--- EXERCISE INSTRUCTIONS ---
• a. Write out the stretch of the passage on rising retail costs from "Almost four in" through "need to be.".
• b. Pick up the passage on supply chain cost pressures from its last sentence and continue it.

Almost four in five of us say we are changing our purchase preferences based on the sustainability of products we buy.
Thirdly, Helen foresees that pressure on COSTS is likely to translate into higher prices. From seasonal farm workers to HGV drivers to warehouse staff, the whole supply chain is being stretched by labour shortages, leading to rising wage bills. The HGV driver shortage alone has seen drivers receive sign-on and retention bonuses of thousands of pounds, pushing up the cost of getting goods to where they need to be.
Energy prices have also soared in the past year and imports are more expensive. Retailers are faced with new paperwork as a result of the UK’s departure from the EU and global shipping costs have been rising steadily, with the cost of moving a single container from Asia to the UK up to ten times what it was in 2019. “Ultimately it is customers who will pick up the tab. Retailers have seen margins squeezed and are simply unable to absorb all these new costs”.
Garden Industry Manufacturers Association (GIMA), Vicky Nuttall, confirms that there is a major challenge around price inflation being faced by her industry sector: “Whether through raw materials, transport or labour – all the thing things we had this year – and I am seeing quite a lot of scary figures being quoted in terms of price. Both skilled and unskilled labour shortages are an issue for anyone recruiting across a whole swathe of industries, including our own, and I can’t see how that will change in the short to medium term. As I’ve written in the past, supply chain issues are still very much in play and these are not going to disappear with the chimes of Big Ben, unfortunately”.

Collected data:
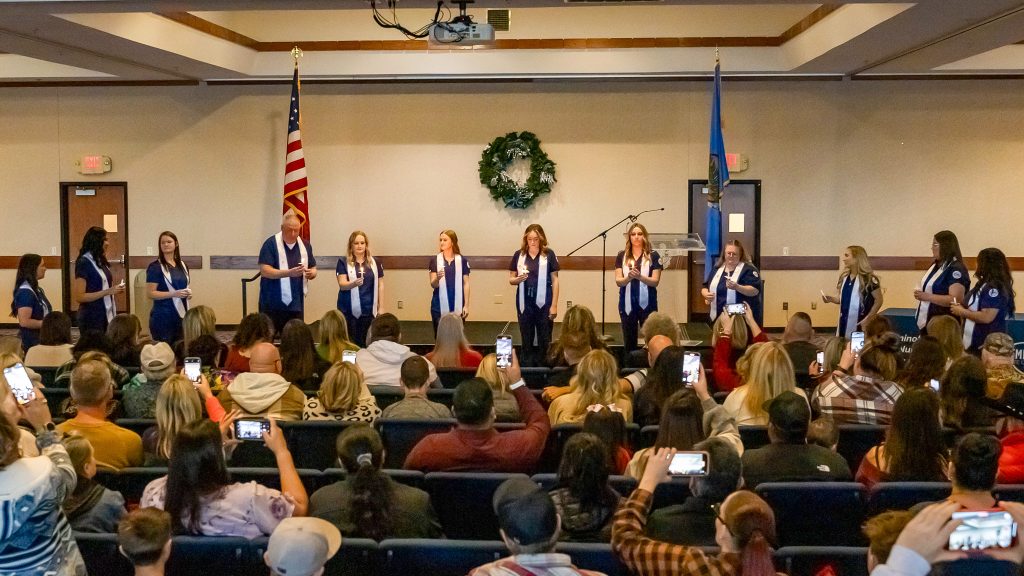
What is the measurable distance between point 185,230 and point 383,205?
245 centimetres

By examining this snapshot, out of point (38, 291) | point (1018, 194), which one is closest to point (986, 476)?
point (38, 291)

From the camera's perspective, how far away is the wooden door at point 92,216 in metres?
11.9

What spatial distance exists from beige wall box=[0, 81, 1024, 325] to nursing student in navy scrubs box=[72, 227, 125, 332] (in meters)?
3.41

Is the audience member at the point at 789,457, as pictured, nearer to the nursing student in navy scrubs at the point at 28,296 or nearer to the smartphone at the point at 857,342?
the smartphone at the point at 857,342

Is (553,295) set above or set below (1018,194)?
below

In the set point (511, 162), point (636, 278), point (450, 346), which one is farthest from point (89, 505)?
point (511, 162)

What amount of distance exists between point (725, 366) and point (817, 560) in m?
3.10

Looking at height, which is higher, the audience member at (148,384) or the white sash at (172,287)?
the white sash at (172,287)

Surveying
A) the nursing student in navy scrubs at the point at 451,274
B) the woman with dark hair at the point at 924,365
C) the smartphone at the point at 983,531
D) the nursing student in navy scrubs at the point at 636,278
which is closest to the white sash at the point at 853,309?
the nursing student in navy scrubs at the point at 636,278

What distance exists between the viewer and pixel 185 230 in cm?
1192

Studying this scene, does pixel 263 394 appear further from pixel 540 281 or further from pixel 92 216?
pixel 92 216

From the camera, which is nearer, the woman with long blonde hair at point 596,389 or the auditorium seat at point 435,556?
the auditorium seat at point 435,556

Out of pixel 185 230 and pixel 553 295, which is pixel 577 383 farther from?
pixel 185 230

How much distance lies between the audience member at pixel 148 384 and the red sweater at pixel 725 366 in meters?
3.15
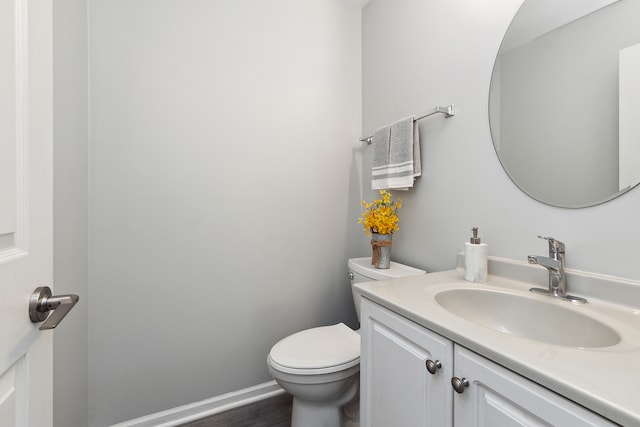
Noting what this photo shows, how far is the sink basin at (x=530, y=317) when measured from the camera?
26.7 inches

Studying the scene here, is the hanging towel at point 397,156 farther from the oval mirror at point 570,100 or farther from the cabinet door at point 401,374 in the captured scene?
the cabinet door at point 401,374

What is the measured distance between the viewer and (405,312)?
73 centimetres

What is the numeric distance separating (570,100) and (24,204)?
141 cm

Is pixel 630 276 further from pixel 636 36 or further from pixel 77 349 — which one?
pixel 77 349

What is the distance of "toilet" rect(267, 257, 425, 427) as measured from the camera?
1.11 m

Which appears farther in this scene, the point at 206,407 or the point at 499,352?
the point at 206,407

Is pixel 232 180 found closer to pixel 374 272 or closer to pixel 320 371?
pixel 374 272

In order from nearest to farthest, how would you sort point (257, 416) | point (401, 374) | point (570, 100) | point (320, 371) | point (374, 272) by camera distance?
point (401, 374)
point (570, 100)
point (320, 371)
point (374, 272)
point (257, 416)

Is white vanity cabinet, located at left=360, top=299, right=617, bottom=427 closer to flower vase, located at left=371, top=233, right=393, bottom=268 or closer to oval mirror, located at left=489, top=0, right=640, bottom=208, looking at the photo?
flower vase, located at left=371, top=233, right=393, bottom=268

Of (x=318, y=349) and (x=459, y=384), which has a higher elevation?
(x=459, y=384)

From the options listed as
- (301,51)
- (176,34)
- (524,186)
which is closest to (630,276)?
(524,186)

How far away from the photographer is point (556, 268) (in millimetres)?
797

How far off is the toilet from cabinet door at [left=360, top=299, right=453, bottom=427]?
0.78 feet

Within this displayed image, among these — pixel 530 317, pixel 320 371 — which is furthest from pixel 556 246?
pixel 320 371
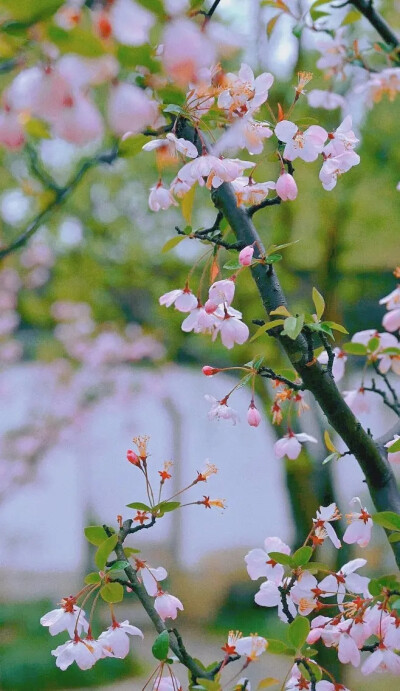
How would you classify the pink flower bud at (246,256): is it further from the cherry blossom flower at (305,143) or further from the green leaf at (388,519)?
the green leaf at (388,519)

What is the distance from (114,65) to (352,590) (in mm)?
525

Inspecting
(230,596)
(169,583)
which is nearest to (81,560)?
(169,583)

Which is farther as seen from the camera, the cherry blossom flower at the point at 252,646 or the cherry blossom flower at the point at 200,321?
the cherry blossom flower at the point at 200,321

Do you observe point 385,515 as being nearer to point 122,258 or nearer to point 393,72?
point 393,72

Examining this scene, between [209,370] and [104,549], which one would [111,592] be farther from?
[209,370]

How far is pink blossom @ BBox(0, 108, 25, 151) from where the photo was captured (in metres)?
0.43

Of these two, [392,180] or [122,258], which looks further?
[122,258]

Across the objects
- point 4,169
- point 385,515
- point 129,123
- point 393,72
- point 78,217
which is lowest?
point 78,217

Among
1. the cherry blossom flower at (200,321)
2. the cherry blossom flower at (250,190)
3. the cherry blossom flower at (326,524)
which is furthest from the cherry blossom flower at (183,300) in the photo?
the cherry blossom flower at (326,524)

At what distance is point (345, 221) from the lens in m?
2.54

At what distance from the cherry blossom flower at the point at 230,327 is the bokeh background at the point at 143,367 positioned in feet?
2.45

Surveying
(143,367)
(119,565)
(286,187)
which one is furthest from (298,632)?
(143,367)

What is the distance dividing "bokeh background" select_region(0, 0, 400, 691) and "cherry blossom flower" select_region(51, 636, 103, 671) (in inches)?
37.2

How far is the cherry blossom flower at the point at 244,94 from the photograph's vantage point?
24.0 inches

--- RESULTS FOR EACH TASK ---
• a.
Almost four in five of us say we are changing our purchase preferences based on the sustainability of products we buy.
Thirdly, Helen foresees that pressure on COSTS is likely to translate into higher prices. From seasonal farm workers to HGV drivers to warehouse staff, the whole supply chain is being stretched by labour shortages, leading to rising wage bills. The HGV driver shortage alone has seen drivers receive sign-on and retention bonuses of thousands of pounds, pushing up the cost of getting goods to where they need to be.

• b.
As to how the High Street will evolve in 2022, Helen says that: “Experiential retail, in hibernation during the pandemic, is now coming back, with greater use of pop ups, shows, and entertainment. Likewise, the integration of online and in-store retail will continue. Every time a customer browses online and buys in-store, or browses in-store before purchasing on their phone, they prove the importance of all channels – and the way they knit together”.
The consumer appetite for high street shopping is certainly still strong and it is up to retailers to hone in on their true wants and needs by delivering sustainable products, preferably those which have been sourced locally from suppliers with strong ethical principles. One of our local retailers, Berkhamsted-based, Creative Collective, which does what it says on the tin by offering a fabulous selection of locally handmade gifts, homeware and beauty products, recently had its best-ever day of trading and is looking ahead to a future that despite the pressurese and challenges, is still extremely bright.